I for one wouldn't cringe at the original request, but seeing as others would, how about saying "I'll probably be bored a lot - do you have any good books to lend me?" as a compromise?
posted by namesarehard at 4:28 PM on July 6, 2015 [4 favorites]


Best answer: I like the suggestion of having someone elsa point towards ypur wish list if a friend asks. But also, you may not have enough attention span after surgery to actually dp all the reading you imagine.

Best wishes for smooth sailing!
posted by mightshould at 4:37 PM on July 6, 2015


Will people offer to bring food or want to give you flowers that are over $9.99 in value? If so then whatever, do what you want. If your friends were going to spend ten bucks on you in the form of flowers that will die, in theory they ought to take it well that you would prefer being able to read. Just be sure to mention / keep track of who gives you what book and at least mention your enjoyment of it or if you are able, talk about the book/why you wanted it/what you thought.

My friends would expect me to want minimal visitation and wouldn't bat an eye at this. Only you know YOUR friends.
posted by Medieval Maven at 4:45 PM on July 6, 2015


You could mention that you'd love to get some books to read for your Kindle without mentioning the wishlist. Then, when people send you books, if you don't think you would like their selections, Amazon makes it pretty easy to exchange them for store credit you can use to buy the books on your wishlist. And you also may get some great new books you didn't know you wanted to read. That may be a compromise that people can live with. But I'd do it only individually with people who have said they wanted to help or get you a gift, not en masse via Facebook.
posted by decathecting at 8:58 PM on July 6, 2015


Asking friends to specifically purchase books for you is a little off-putting, to me.

I think you should say: "I'm looking for reading material and would love it if you could lend me a book that you recently enjoyed".

That would be amazing, and you'd probably get heaps and heaps of very interesting books that will be like small tokens of your friends' personalities.

(Data provided):

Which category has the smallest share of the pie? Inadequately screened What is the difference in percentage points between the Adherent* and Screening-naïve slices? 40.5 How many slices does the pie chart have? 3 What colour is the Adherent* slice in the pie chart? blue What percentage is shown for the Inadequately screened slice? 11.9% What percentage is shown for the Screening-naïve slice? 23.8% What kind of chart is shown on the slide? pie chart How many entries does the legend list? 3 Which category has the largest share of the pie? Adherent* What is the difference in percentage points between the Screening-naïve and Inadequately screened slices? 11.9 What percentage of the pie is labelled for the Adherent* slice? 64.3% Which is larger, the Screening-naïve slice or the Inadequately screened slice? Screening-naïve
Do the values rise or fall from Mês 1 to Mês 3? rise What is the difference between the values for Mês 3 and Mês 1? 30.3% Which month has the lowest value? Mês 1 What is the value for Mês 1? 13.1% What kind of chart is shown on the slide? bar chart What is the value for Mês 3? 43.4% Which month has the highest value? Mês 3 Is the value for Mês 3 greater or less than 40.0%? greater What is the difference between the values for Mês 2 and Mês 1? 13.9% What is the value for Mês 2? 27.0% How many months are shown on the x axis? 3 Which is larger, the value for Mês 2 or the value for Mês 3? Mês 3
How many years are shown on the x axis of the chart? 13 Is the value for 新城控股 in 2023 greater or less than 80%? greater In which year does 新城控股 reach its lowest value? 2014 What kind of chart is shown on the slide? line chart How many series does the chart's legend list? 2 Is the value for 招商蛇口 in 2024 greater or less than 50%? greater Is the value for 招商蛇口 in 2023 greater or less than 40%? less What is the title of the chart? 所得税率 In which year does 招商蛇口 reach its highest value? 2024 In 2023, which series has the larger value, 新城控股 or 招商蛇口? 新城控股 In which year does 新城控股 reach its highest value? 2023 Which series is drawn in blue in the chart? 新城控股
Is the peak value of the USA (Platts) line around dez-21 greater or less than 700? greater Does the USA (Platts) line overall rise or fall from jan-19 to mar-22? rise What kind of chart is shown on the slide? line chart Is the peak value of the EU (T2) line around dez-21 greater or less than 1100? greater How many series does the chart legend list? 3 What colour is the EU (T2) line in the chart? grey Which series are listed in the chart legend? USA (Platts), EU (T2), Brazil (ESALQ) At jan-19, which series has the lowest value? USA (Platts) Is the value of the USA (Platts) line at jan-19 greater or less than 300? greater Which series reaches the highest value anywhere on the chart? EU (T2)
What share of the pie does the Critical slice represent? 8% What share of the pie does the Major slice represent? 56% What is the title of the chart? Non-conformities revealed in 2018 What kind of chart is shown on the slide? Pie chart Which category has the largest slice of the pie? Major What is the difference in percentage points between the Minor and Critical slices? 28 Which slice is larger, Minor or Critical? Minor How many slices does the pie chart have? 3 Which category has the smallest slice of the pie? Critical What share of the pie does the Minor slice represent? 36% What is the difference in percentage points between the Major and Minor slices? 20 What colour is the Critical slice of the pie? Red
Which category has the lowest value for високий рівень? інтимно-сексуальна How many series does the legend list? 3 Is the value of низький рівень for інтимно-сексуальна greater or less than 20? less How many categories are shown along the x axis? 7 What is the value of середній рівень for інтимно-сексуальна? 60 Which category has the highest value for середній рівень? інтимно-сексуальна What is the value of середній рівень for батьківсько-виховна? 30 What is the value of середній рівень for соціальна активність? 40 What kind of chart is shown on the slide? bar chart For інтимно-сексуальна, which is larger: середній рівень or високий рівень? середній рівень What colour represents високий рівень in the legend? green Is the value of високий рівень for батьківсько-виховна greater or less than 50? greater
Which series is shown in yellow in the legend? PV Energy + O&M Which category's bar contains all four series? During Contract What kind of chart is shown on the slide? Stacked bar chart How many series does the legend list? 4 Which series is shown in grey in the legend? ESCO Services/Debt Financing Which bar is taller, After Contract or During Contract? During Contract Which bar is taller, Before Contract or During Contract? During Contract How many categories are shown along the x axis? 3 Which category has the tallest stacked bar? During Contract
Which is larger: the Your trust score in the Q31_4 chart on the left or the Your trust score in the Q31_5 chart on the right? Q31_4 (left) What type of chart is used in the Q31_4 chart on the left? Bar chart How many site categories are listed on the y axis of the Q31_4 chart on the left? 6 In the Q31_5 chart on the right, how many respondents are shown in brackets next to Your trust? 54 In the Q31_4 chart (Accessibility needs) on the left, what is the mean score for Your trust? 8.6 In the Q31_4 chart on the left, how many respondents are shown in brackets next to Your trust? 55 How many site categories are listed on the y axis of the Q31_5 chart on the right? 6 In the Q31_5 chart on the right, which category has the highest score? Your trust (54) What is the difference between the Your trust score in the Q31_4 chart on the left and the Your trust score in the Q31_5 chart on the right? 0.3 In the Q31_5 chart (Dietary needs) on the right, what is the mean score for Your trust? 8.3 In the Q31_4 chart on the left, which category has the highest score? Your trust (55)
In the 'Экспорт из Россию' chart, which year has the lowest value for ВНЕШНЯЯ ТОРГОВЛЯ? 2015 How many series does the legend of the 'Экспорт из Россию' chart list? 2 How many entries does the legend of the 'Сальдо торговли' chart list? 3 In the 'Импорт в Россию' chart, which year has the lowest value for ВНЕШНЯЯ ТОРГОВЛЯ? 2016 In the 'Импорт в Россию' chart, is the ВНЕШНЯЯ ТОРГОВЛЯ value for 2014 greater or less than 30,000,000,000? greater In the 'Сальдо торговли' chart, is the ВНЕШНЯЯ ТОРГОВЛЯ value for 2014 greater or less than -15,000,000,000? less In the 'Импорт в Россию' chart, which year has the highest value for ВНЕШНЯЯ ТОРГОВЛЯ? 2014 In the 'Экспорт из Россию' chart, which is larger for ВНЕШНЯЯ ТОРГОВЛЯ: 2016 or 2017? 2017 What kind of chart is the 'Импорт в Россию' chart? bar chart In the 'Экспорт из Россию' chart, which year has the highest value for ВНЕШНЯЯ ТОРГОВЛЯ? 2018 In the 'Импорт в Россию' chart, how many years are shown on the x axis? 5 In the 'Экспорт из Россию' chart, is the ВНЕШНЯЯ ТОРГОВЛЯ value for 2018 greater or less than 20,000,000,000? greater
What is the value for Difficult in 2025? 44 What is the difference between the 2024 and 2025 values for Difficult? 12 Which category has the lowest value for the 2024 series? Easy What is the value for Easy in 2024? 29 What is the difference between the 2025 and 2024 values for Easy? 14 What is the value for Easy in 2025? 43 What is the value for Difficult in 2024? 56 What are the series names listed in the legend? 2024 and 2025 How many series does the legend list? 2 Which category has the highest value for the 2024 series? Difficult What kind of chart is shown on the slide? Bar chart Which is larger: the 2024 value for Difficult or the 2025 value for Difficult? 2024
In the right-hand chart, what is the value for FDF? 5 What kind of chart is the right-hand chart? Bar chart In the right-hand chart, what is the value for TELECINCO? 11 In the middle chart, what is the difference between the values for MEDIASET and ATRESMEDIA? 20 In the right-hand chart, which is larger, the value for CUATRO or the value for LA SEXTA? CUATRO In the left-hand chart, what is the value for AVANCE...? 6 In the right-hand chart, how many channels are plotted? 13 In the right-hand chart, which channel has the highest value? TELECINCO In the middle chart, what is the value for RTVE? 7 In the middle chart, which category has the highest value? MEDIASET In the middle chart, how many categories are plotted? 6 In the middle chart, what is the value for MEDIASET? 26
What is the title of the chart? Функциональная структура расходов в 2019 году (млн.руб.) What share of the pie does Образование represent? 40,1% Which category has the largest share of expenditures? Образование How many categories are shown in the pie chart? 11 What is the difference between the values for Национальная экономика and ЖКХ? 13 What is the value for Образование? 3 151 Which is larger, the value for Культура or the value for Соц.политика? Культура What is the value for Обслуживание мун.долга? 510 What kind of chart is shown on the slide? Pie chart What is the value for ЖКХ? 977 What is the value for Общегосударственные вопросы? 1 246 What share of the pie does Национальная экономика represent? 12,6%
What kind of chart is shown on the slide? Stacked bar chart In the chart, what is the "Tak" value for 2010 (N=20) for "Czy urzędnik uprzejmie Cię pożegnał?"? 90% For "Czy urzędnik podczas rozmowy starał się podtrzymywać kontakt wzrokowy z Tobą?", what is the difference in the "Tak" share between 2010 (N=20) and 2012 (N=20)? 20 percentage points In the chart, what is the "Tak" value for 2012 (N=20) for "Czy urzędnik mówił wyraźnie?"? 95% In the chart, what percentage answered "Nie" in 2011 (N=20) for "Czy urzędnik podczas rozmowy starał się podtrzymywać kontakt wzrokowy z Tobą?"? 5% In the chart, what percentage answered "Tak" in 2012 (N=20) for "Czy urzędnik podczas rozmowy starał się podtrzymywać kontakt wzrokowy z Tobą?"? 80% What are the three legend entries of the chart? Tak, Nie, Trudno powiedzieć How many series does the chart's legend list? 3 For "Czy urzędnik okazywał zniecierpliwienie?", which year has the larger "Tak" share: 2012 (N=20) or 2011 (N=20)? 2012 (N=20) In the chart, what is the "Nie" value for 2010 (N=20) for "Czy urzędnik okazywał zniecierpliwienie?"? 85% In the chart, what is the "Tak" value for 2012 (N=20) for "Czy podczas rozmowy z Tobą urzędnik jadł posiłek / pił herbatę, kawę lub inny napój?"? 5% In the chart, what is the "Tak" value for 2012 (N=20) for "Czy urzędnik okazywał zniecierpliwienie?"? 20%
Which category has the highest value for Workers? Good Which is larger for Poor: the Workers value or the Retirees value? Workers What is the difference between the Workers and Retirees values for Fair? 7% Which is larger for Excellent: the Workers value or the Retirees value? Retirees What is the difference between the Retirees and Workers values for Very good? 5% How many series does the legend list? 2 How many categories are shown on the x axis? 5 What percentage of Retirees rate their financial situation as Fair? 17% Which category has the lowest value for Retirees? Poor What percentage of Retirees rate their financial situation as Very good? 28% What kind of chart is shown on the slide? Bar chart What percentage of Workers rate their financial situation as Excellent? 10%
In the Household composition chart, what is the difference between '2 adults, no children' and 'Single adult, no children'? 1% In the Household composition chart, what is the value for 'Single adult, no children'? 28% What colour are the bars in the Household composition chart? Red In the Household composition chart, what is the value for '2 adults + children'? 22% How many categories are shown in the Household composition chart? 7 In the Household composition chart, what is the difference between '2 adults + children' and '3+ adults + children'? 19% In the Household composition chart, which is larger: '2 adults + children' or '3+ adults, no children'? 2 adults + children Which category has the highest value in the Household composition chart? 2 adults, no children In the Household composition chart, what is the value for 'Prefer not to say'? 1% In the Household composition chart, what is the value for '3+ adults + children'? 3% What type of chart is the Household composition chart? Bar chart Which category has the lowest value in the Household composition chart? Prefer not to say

(To do):
Can you transcribe, word for word, the stretch from "Best answer: I" through "for smooth sailing!" in the forum thread about asking friends for books?

(Output of the task):
Best answer: I like the suggestion of having someone elsa point towards ypur wish list if a friend asks. But also, you may not have enough attention span after surgery to actually dp all the reading you imagine.

Best wishes for smooth sailing!